Thursday, March 31, 2005

Can you dream big?

Yesterday I wrote about thanking your support team, those special people who do things for us athletes that we take for granted. Today's post is bringing the dream inside you alive.

Yesterday I was talking to a trainer at my gym who is getting back into running. She said she is only jogging right now and we started a conversation about my recent races and training, like running up 'A' Mountain on the ASU campus. Another person in the group asked, "What's the difference between running and jogging, I mean do you just run full out all the time or slow down at all?" I responded from an old advertisement I remembered from a magazine, "The only difference between a runner and jogger is a blank entry form."

It got a few laughs but in thinking about the whole conversation later I realized that really the difference between a jogger and a runner (or triathlete) is being dedicated to the dream.
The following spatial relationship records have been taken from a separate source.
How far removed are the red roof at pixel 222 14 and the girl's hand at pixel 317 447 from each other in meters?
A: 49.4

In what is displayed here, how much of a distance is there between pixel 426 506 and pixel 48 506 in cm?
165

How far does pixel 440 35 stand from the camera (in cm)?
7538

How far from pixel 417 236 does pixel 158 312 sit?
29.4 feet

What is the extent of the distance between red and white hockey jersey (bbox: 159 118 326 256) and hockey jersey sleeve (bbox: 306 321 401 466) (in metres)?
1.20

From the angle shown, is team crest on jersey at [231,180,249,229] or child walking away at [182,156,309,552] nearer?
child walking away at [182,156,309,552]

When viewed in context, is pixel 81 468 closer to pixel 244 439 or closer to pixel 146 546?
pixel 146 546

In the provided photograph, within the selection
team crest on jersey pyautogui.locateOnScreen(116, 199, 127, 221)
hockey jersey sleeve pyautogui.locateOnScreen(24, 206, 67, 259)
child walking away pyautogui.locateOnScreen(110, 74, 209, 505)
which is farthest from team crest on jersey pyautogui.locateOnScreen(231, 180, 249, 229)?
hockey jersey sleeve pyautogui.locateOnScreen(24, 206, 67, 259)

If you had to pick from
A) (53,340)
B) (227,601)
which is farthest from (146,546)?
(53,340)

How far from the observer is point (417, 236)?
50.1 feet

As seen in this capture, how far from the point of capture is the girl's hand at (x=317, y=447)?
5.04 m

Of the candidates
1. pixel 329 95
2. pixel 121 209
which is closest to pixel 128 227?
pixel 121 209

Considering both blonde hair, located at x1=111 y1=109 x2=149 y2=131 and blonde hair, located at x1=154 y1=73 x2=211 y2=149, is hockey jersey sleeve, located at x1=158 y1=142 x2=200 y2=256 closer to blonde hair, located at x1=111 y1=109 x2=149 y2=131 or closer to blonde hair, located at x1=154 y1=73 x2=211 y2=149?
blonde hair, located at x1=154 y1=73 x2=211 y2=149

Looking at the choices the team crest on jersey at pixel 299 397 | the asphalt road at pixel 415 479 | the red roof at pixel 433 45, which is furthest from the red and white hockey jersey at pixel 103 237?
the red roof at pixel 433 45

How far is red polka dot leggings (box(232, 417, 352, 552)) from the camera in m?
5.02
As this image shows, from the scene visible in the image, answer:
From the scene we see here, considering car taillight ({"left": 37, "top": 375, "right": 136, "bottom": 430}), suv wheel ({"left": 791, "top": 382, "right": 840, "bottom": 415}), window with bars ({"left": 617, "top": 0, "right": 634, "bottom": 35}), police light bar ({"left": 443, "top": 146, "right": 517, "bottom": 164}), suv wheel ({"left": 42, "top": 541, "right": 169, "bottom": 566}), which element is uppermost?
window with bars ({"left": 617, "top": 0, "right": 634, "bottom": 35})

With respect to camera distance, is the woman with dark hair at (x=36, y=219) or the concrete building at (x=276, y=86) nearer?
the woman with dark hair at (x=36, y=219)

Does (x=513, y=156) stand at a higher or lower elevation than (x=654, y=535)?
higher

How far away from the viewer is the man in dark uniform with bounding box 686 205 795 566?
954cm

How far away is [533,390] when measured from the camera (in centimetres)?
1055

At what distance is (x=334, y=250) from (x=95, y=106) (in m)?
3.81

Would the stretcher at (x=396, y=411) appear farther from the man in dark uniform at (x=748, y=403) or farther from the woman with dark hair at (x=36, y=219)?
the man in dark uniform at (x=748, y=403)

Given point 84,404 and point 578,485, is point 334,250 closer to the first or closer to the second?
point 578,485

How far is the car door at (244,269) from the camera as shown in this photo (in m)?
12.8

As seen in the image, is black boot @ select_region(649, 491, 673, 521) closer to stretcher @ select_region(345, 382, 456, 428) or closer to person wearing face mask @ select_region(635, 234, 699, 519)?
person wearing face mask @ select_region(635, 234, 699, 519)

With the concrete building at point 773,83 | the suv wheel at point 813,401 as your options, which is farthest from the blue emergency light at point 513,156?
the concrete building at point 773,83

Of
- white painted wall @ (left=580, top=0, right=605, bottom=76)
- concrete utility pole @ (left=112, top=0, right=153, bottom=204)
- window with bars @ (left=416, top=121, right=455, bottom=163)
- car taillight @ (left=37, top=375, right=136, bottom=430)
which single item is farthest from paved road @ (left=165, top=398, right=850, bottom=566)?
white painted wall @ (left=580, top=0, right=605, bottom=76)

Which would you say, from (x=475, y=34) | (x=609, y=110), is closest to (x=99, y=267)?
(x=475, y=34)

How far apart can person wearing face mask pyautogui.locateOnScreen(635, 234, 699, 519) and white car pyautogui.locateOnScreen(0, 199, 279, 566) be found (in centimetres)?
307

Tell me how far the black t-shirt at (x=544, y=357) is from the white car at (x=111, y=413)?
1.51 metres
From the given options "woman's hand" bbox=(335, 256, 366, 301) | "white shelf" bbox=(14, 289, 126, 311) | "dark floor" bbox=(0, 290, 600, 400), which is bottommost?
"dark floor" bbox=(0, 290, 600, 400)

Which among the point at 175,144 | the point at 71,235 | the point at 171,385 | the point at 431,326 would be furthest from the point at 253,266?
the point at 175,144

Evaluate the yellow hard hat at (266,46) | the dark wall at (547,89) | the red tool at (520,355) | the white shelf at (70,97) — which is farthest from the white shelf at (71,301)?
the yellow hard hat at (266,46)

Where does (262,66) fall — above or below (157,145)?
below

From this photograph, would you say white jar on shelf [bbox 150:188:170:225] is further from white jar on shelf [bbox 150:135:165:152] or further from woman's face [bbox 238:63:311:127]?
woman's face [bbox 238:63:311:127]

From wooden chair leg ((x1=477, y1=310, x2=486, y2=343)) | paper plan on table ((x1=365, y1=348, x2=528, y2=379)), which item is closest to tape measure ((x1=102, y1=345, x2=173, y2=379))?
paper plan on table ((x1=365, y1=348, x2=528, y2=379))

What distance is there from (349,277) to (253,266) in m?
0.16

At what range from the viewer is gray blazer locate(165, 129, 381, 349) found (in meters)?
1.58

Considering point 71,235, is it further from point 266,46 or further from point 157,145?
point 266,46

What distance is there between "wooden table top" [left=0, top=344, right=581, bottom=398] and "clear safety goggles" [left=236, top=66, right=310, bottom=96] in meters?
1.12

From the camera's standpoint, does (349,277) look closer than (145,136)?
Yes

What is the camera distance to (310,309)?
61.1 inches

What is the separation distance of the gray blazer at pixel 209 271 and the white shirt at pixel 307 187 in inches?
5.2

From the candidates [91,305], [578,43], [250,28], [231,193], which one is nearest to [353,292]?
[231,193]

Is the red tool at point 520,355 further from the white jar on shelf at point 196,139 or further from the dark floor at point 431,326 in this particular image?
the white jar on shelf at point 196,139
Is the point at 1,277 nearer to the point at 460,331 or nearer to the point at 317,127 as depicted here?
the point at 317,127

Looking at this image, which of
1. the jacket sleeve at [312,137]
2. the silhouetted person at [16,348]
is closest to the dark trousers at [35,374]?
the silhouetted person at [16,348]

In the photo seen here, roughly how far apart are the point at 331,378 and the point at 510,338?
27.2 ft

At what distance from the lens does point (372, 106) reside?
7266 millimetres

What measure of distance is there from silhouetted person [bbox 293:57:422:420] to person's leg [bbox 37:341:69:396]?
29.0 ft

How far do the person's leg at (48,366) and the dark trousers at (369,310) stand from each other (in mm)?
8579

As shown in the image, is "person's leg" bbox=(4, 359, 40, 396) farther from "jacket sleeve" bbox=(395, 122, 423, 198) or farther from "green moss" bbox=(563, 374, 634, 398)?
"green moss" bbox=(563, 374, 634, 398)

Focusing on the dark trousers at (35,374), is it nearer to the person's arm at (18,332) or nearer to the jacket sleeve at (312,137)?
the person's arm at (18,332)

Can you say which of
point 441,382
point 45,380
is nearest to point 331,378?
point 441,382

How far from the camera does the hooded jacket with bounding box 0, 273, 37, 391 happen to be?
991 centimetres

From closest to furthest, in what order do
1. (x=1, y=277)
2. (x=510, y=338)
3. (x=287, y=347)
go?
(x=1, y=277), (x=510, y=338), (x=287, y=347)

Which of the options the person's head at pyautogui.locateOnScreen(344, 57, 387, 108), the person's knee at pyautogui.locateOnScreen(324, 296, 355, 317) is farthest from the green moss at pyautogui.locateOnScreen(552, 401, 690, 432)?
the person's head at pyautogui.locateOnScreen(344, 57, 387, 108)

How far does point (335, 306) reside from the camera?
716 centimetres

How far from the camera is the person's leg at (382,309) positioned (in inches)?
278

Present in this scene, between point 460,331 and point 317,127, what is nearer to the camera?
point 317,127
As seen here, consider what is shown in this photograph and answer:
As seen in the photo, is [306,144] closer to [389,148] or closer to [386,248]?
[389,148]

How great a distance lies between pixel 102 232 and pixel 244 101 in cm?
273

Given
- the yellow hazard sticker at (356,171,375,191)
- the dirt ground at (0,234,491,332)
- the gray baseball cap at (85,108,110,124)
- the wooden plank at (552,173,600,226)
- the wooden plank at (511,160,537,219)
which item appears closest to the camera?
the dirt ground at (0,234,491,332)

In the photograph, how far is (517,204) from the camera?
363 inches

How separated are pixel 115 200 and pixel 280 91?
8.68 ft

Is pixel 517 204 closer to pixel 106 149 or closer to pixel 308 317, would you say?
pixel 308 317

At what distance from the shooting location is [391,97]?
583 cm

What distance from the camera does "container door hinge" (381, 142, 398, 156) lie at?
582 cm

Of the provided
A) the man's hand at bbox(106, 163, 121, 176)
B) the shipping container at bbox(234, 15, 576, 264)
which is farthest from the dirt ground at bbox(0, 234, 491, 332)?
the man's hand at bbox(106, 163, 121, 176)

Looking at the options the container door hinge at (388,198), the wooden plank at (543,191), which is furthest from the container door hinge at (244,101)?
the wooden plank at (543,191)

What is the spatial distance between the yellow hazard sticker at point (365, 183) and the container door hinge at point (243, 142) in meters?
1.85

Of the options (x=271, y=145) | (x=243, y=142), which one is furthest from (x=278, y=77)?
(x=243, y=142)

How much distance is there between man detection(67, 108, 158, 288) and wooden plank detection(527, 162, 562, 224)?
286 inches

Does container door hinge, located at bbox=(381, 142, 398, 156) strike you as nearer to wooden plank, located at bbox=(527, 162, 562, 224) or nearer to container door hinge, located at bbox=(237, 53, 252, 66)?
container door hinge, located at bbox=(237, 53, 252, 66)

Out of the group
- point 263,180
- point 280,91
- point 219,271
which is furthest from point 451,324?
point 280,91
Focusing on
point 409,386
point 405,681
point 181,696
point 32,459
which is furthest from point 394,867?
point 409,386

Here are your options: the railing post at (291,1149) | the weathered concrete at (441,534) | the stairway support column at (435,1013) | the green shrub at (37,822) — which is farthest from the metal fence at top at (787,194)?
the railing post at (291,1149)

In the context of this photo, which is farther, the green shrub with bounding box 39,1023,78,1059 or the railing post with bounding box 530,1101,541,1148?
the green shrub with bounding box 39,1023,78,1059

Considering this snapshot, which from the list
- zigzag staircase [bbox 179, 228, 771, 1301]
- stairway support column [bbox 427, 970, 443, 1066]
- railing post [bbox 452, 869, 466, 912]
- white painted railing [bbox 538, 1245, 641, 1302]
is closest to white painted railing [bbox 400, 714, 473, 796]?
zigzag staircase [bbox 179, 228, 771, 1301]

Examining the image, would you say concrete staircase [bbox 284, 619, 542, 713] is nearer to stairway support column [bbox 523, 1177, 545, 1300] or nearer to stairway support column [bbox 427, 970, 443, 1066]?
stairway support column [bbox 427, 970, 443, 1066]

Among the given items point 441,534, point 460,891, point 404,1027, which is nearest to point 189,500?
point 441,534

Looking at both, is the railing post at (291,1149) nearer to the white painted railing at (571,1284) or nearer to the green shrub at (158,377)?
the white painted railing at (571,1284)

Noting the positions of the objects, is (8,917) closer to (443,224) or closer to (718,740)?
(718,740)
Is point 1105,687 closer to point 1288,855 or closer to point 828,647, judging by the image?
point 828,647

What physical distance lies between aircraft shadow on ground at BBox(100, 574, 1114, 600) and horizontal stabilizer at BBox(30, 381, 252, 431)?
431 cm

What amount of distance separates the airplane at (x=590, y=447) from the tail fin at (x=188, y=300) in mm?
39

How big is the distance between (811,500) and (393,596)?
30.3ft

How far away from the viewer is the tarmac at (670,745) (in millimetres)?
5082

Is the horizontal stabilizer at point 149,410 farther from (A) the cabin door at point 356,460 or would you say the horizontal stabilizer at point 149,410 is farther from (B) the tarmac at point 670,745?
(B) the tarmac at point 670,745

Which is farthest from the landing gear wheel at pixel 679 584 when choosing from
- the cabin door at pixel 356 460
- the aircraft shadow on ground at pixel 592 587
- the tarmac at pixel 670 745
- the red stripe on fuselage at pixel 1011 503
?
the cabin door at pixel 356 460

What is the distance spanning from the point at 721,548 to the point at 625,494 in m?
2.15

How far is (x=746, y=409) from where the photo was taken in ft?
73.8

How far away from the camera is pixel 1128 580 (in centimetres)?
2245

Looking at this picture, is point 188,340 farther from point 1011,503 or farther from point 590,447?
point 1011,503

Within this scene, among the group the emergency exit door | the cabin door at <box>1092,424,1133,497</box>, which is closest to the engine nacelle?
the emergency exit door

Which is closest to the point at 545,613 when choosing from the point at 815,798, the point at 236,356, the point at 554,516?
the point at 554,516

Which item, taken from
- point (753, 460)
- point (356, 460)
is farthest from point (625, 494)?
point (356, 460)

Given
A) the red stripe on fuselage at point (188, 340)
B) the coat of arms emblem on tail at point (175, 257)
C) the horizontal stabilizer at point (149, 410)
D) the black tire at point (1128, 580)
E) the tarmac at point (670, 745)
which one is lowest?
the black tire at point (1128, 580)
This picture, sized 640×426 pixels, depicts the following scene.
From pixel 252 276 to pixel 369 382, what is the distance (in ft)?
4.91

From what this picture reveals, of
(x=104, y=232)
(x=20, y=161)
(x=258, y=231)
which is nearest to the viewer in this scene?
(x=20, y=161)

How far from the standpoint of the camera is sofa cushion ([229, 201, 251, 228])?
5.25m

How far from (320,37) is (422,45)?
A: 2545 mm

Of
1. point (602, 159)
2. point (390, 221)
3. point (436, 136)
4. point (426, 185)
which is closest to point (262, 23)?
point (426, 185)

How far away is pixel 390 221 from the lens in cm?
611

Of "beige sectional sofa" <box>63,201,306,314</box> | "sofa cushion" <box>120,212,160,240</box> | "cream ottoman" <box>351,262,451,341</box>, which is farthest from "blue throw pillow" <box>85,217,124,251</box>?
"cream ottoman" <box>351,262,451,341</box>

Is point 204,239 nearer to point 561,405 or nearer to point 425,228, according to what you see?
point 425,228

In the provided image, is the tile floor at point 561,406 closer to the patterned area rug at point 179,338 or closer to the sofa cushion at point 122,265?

Pastor Tommy Barnett says, "If someone holds onto a dream for five years it will become a reality, but most can't hold onto a dream for five minutes."

My point is not that it takes five years to train for a race but it can take a year, or several months and several thousand minutes of training. It always, no matter what, comes down to having an iron will. Many people would like to do a half ironman or run a marathon or just run a 5k, yet with all the desire and dreaming that goes into that thought it is gone by the next time their offered dessert or a night out with the gang, or simply given the mental task of getting out of a warm bed an hour early.

So I want all of you reading this to think about your dream 'thing' for a minute, that 'thing' that more than anything you want to do. Now ask yourself these two questions;

1. Is it bigger than you? Us puny humans love to put constraints on our abiilties, if your goal or dream is bigger than you, it comes from God and he wanted us to be the biggest dreamers of them all. We just like to muck it up with pyscho-babble and victimization. When its big, it takes all your effort plus some of His to accomplish.

2. Can you let it go? Dreams are illusive, they can get away from you and thats when doubter's begin to eat away at your resolve. Conversely, when you start to become successful in your dream (losing weight but eat salads instead of burgers, making more money but work more hours), your success changes you and you rise up from those around you. The doubter's will try to pull you back, looking for ways to pull you down. The herd mentality is afraid of success because success is not common, this is the point where people mock you or tempt you. If you can hold on to that dream and keep it in your focus than you will overcome the obstacles and reach your dream. If you can't shake the fact that you missed a training session and have to make it up before you go to bed or double up the next day, you can't let it go.

Someone else said that, if you can do something for 21 days it will become a habit, for good or bad. Good advise. Cutting out bad food, increasing your training in small increments, getting support from your family (buy in from your spouse, honestly if you need buy in from someone you date, you need to think better of yourself) and maybe a coach or trainer and before you know it your hooked into your 'Dream Matrix.' My terminology thank you very much, for being plugged into your new reality, not the false world of Common Man Syndrome.

Do you think you have a dream bigger than yourself? Are you commited to it, regardless of friends you lose or obstacle you confront? Of the changes that you create in yourself? Are you prepared to be successful? Do you get? Now go do it!

2 comments:

White Salamander said...

Excellent post! I nearly missed it thinking that the most recent post was the only one for the day! I'm glad I scrolled down.

What you say about the illusiveness of dreams is so very true. Like my desire to go out on my own as a graphic designer and stop working for someone else. It's a dream but I constantly have to refocus, it's easy to slip into my day to day routine in a miserable unfullfilled comfort zone

Comm's said...

You are absolutely correct and I very easily could have written this and have in fact given talks about business goals using this exact plan.